Er is een zinsnede van Vivian Gornick die me al enige jaren achtervolgt, of waarschijnlijk is het andersom en ben ik degene die de zin achtervolgt, ze staat in The Odd Woman and the City (2015) en luidt: _‘(…) the way life feels is inevitably the way life is lived’. Een waarheid als een koe, volkomen helder en evident. Toch had ik er zelf nooit over nagedacht, dat wil zeggen, ik had het wel geweten maar was niet in staat geweest die wetenschap enige aandacht te schenken. Nu ze daar stonden, de juiste woorden, hadden ze iets van een openbaring die me er, zoals dat gaat met openbaringen, vooral op wees dat mijn eigen denken gemankeerd was, ongetraind, niet in staat iets waar te nemen wat al die tijd zo opzichtig aanwezig was. Niet de waarheid was oppervlakkig, dat was ik zelf.
Het lezen en herlezen van de verzamelde essays in Het einde van de liefdesroman (oorspronkelijk verschenen in 1997, maar nu voor het eerst en uitstekend vertaald naar het Nederlands door Caroline Meijer), bezorgde me eenzelfde gevoel van epifanie en onvermogen. Hier is een schrijver aan het woord die een vaag voelen omzet in denken, en denken in formuleringen die zo scherp en zo precies zijn dat inhoud en stijl volledig met elkaar vervloeien. Gornicks denken, met andere woorden, ís haar stijl – zoals voor haar, zoals ze meermaals opmerkt, de toon van een roman het eigenlijke verhaal is (‘taal wordt het ding zelf’). Niet vaak lees je literatuurbeschouwingen van dit niveau, waarbij lezen en leven een volstrekt vanzelfsprekende synthese aangaan en een begrip uitdrukken dat niet alleen diepgaand is, maar vaak dwars door de materie heen gaat, een achterkant laat zien.

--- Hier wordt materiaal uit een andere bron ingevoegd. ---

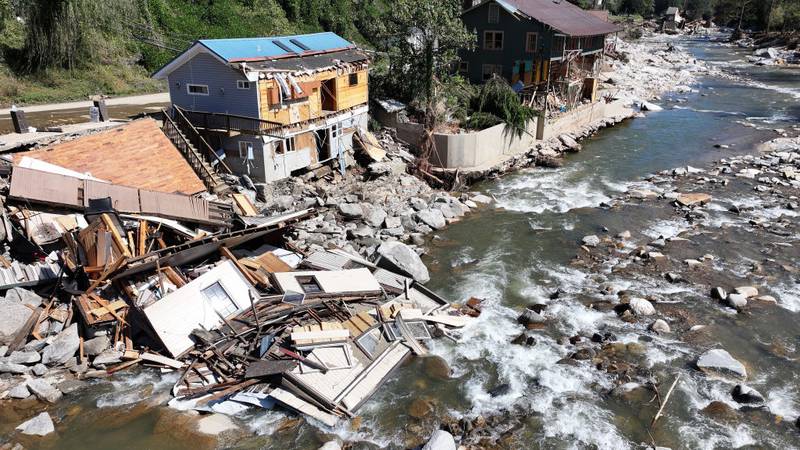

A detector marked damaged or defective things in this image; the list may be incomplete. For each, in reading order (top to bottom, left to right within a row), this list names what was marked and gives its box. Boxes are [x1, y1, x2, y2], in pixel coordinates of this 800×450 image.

damaged house [153, 31, 372, 184]
damaged house [460, 0, 620, 103]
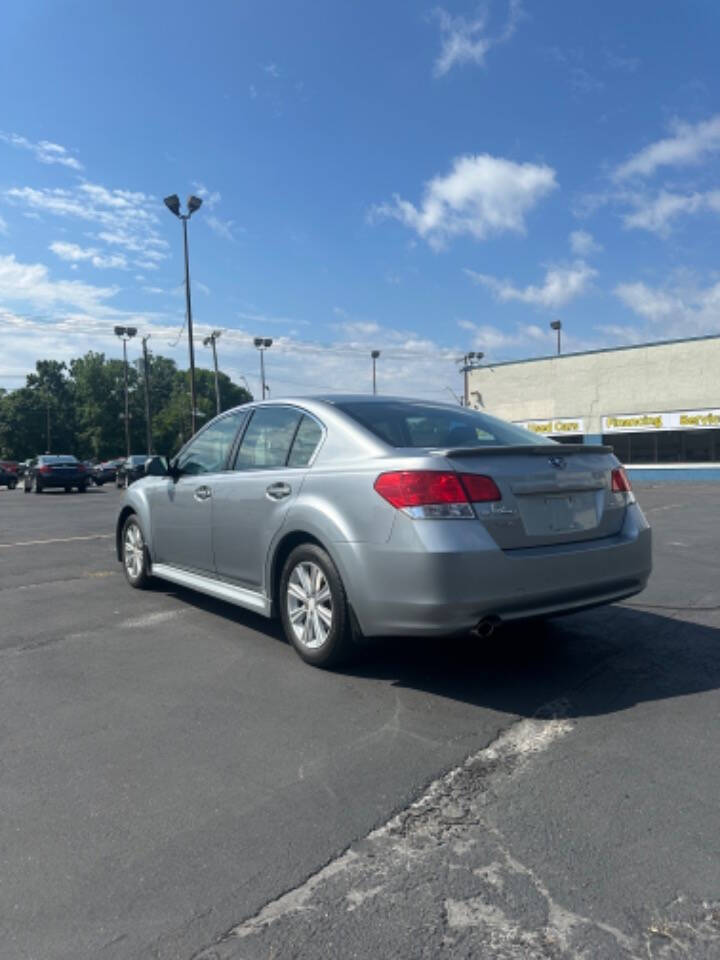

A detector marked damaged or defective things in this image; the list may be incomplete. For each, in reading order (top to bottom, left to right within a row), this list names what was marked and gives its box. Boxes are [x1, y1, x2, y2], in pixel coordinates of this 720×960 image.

cracked pavement [1, 492, 720, 956]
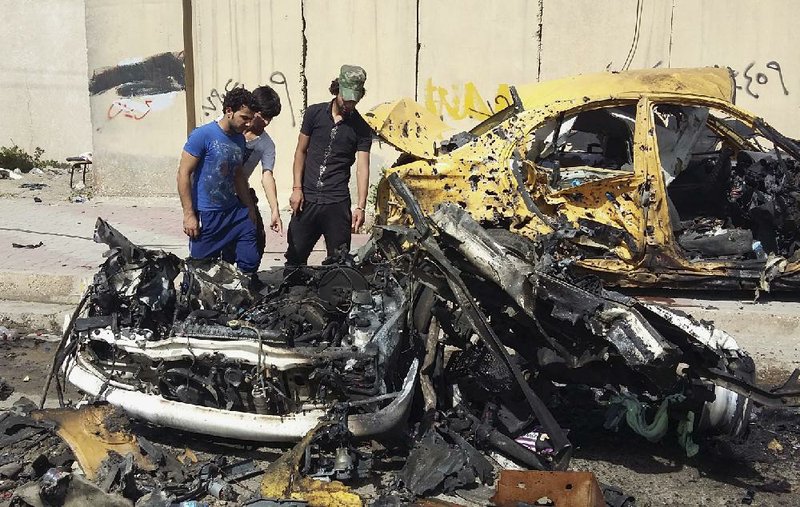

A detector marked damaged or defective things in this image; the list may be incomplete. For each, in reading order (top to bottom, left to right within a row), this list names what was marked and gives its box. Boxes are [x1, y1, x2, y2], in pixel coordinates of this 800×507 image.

broken windshield opening [524, 104, 636, 190]
burnt yellow car [368, 67, 800, 290]
burnt car interior [656, 104, 800, 262]
broken windshield opening [656, 104, 800, 262]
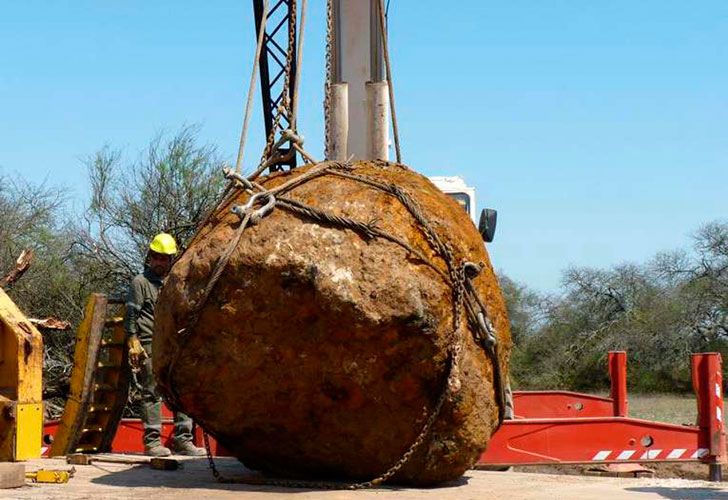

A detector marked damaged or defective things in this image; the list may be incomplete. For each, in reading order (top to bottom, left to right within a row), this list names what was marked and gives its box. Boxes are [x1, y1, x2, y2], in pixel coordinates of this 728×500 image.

rusty metal piece [154, 162, 512, 486]
large rusty meteorite [156, 162, 512, 486]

Het begin van het einde van de liefdesroman ziet Gornick in een handjevol romans, geschreven aan het einde van de negentiende eeuw en het begin van de twintigste, waar de vrouw, op het moment dat zij zou moeten zwichten voor de liefde, juist verhardt, zich terugtrekt: ‘In die ene flits van helder inzicht is de sentimentele liefde voor haar verleden tijd geworden.’ Niet dat de geplande huwelijken hierdoor niet doorgaan – dat doen ze veelal wél – maar die flits van inzicht markeert het moment dat het verhaal begint. Gornick noemt Edith Whartons The House of Mirth, George Eliots Daniel Deronda, Virginia Woolfs Mrs Dalloway en vooral George Merediths enigszins vergeten Diana of the Crossways. Waar volgens Gornick (die nuance nooit verwart met een gebrek aan conclusies) de eerste drie romans niet verder gaan dan het verbeelden en voelbaar maken van de weerstand slaagt de laatste erin tot het verlangen door te dringen dat aan de weerstand ten grondslag ligt: de bevrijding van het zelf.

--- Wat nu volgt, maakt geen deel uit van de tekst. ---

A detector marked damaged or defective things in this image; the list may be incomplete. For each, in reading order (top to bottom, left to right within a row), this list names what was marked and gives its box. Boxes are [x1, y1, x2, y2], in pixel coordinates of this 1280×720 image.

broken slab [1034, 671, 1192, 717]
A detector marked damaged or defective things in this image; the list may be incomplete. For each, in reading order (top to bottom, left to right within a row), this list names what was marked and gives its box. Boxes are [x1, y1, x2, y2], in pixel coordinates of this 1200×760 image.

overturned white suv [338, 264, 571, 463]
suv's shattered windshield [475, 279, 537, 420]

Merediths Diana Warwick trouwt en ontdekt dat haar man bekrompen is en het huwelijk als instituut geestdodend. Tot afgrijzen van haar man mengt ze zich in Londense intellectuele kringen. Na zijn niet hardgemaakte beschuldiging van overspel scheiden ze. Diana bloeit op: ze richt een politieke salon op en begint romans te schrijven. Dit eigen leven, buiten het huwelijk, stelt haar in staat te denken, naar zichzelf te kijken. Ze concludeert dat een scherpte van geest en gepassioneerde gevoelens niet samengaan: wil ze haar onafhankelijkheid behouden, standhouden als vrouw in de wereld, dan zal ze niet moeten toegeven aan de liefde voor een man. Waarop ze (uiteraard) toch verliefd wordt en, in een wanhopige poging tot zelfbehoud, de boel saboteert.

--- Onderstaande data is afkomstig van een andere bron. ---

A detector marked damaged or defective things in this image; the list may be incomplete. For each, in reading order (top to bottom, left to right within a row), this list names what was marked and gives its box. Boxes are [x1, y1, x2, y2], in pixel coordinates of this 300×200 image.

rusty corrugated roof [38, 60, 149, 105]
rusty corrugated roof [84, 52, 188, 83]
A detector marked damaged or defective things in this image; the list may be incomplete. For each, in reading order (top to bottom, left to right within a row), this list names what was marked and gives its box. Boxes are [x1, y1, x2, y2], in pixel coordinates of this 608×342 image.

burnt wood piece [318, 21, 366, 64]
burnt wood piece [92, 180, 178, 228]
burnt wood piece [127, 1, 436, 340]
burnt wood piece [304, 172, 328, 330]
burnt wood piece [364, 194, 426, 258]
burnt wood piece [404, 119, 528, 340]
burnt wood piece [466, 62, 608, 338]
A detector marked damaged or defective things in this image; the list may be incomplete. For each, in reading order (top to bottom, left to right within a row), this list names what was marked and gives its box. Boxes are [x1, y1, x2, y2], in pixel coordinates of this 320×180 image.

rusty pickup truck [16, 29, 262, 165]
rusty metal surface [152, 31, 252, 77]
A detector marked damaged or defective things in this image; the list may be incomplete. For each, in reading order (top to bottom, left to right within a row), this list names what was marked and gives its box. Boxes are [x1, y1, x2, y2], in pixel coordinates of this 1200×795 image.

Maar maken strikte opposities tussen lichaam en geest, gevoelens en gedachten, liefde en autonomie, waarbij het één ingeleverd moet worden om het ander te behouden, een vrouw vrij? Nee, schrijft Gornick: ‘Vrij ben je niet door je werkende geest of door bevredigde zinnen; vrij ben je door de gestage toepassing van zelfinzicht… Diana is te boos en bang om vrij te zijn (…) Moed heeft ze in overvloed, het is zelfbesef waar het haar aan ontbreekt.’
En daarmee komen we bij de kern van wat ze in deze essays onderzoekt, wat haar interesseert aan de schrijvers en personages die de revue passeren, die allemaal op hun eigen manier een doodlopende weg zijn ingeslagen en eigenhandig (en met wisselend succes) een nieuwe route proberen te bewandelen. Die route is, linksom of rechtsom, een route waarbij men op zichzelf is teruggeworpen. Wat niet betekent dat men alléén is, of zonder liefde is, maar wel dat de liefde als metafoor is uitgewerkt, ons geen nieuwe inzichten meer biedt.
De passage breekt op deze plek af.